:: REQUIRED TASK 1 ::
According to the text on Alteryx network visualization, which output of the Network Analysis tool provides a data table with one row per node?

:: TEXT TO READ ::

So for a basic example, here’s our table of nodes:

_name_ label Category
1 A Cat1
2 B Cat1
3 C Cat1
4 D Cat2
5 E Cat2
6 F Cat2
7 G Cat3
8 H Cat3
9 I Cat3
10 J Cat3

And edges:

From To
1 2
1 3
1 4
1 7
1 9
2 8
2 7
2 1
2 10
3 6
3 8

Pop a “Network Analysis” tool onto the canvas. It’s in the Predictive section of the Alteryx toolbar. Then hook up your nodes file to the N input and edges file to the E input.

Alteryx network viz workflow

There’s some configuration options on the Network Analysis tool I’ll mention briefly shortly, but for now, that’s it, job done! Press the run button and enjoy the results.

The D output of the tool gives you a data table, 1 row per node, showing various graph-related statistics per node: betweenness, degree, closeness, pagerank and evcent. You can then directly use these statistics later on in your workflow.

The I output gives you a interactive graphical representation of your network with cool features like ability to search for a given node, tooltips upon hover, click to drag/highlight nodes, some summary stats and a histogram of various graph statistics that describe the characteristics of your network like this:

Capture

Although for most tools the “auto-browse” function of Alteryx 10 negates the need for a Browse tool, you will need one connected to the I output if you want to see the graphic representation of your network.

There are some useful configuration options in the Network Visualisation tool itself in 3 categories; nodes, edges and layout.

Perhaps the 3 most interesting ones are:

  • ability to size nodes either based on their network statistics or another variable,
  • ability to have directed (A connects to B, B might not connect to A) or undirected (A connects to B implies B connects to A) edges.
  • ability to group nodes by either network statistics or another variable (e.g. to differentiate between Facebook friends and Facebook groups).

Here for example is the above diagram where the nodes are sized by degree (# connections), coloured by my variable “Category” and the edges are set to directed.

Options for network viz tool

Network viz with options


Sidenote 1: There seems to be a trick to getting the group-by-variable to work though, which I’m not sure is intentional(?). I found that the tool would only recognise my grouping variables if they were specifically of type “String”.

Alteryx text from an input file usually defaults to type “V_string” but the Network Viz tool would not let me select my “Category” field to group nodes by if I left it at that. However it’s very easy to convert from V_string to String by use of a Select tool

Select tool to string

Sidenote 2: For people like me who are locked down to an old version of Internet Explorer (!) – the happy news is that the Alteryx network viz works even in that situation. In previous versions of Alteryx I found that the “interactive” visualisations tended to fail if one had an old version of IE installed.


Overall, the tool seems to work well, and is as quick and easy to use as users of Alteryx have probably come to expect. It even, dare I say it, has an element of fun to it.

It’s not going to rival – and probably never will try to – the flexibility of Gephi for those hand-crafting large complex networks with a need for in-depth customisation options and output. Stick with that if you need the more advanced features (or if you can’t afford to buy Alteryx!).

But for many people, I believe it contains enough features even in this first version to do the basics of what most analysts probably want a network viz for, and will save you hours in comparison vs finding and learning another package.

At least for relatively small numbers of nodes anyway; on my first try I found it hard to gain much insight from the display of a larger network as the viewing area was quite small – but some of this is innate to the nature of the visualisation type itself. I have also not yet experimented very much with the different layout options available, some of which might dramatically improve things if they have similar impact to the Gephi layout options. Picking the optimum location to display each node is a distinctly non-trivial task for software to do!

:: REQUIRED TASK 2 ::
Reproduce the portion of the records that begins with the line containing "From the camera's" and ends with the line containing "32438 millimetres", including both of those lines.

:: RECORDS FOR PROCESSING ::
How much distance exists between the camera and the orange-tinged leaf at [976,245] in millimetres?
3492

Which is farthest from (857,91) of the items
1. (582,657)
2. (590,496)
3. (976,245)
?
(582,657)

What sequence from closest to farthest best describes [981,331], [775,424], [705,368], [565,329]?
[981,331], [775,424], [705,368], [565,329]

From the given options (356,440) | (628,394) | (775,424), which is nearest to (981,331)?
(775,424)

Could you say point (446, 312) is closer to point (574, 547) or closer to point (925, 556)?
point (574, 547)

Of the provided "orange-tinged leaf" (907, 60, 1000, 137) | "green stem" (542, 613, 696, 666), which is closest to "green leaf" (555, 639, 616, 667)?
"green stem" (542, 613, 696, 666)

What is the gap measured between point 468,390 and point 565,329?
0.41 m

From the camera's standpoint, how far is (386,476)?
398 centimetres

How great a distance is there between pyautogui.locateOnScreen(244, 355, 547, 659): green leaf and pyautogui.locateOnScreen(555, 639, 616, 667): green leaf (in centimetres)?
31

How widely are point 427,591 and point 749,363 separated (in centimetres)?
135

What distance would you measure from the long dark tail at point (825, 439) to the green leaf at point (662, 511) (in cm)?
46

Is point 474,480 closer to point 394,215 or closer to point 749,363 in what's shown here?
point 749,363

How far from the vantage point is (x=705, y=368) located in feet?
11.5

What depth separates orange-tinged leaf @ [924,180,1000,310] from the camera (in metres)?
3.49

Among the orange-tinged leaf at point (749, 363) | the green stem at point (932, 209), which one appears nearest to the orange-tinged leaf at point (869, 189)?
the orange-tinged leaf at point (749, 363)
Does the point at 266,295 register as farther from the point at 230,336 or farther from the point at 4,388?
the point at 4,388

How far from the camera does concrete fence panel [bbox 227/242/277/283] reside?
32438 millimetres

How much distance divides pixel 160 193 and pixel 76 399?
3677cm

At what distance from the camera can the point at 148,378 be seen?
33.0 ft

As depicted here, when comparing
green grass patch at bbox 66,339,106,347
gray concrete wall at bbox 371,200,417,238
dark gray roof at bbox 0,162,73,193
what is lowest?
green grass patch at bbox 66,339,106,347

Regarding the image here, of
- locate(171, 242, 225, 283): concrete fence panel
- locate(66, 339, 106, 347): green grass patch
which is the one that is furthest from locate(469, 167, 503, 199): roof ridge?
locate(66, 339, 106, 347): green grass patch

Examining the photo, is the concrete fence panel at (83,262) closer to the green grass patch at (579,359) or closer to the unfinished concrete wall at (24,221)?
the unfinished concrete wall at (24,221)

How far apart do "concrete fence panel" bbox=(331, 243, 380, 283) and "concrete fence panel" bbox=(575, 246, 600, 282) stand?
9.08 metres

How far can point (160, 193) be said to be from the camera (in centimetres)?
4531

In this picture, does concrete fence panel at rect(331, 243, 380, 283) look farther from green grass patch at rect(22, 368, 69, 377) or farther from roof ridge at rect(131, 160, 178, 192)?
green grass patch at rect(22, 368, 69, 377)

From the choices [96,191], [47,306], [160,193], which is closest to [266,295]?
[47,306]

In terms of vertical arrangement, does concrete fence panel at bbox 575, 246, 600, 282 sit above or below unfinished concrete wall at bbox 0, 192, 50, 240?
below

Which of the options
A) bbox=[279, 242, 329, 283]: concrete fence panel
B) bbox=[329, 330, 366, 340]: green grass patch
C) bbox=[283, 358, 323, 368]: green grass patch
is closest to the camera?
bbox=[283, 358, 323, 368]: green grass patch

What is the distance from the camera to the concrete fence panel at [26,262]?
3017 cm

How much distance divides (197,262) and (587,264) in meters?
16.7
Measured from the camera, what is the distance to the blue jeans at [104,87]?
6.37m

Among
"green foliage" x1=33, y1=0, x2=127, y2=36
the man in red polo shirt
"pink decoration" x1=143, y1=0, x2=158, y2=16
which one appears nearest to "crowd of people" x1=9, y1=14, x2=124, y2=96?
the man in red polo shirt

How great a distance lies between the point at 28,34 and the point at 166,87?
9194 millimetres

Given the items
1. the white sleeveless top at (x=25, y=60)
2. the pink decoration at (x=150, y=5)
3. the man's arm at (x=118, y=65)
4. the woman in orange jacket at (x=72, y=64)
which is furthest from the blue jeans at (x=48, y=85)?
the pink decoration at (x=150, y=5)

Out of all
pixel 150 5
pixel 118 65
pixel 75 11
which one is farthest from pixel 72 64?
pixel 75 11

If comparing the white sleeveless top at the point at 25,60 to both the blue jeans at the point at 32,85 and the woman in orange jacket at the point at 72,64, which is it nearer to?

:: EXERCISE RESULT 1 ::
The D output.

:: EXERCISE RESULT 2 ::
From the camera's standpoint, how far is (386,476)?
398 centimetres

How great a distance is there between pyautogui.locateOnScreen(244, 355, 547, 659): green leaf and pyautogui.locateOnScreen(555, 639, 616, 667): green leaf (in centimetres)?
31

How widely are point 427,591 and point 749,363 separated (in centimetres)?
135

What distance would you measure from the long dark tail at point (825, 439) to the green leaf at point (662, 511) (in cm)?
46

Is point 474,480 closer to point 394,215 or closer to point 749,363 in what's shown here?
point 749,363

How far from the vantage point is (x=705, y=368) located in feet?
11.5

What depth separates orange-tinged leaf @ [924,180,1000,310] from the camera (in metres)?
3.49

Among the orange-tinged leaf at point (749, 363) | the green stem at point (932, 209), which one appears nearest to the orange-tinged leaf at point (869, 189)?
the orange-tinged leaf at point (749, 363)
Does the point at 266,295 register as farther from the point at 230,336 or farther from the point at 4,388?
the point at 4,388

How far from the camera does concrete fence panel [bbox 227/242/277/283] reside?
32438 millimetres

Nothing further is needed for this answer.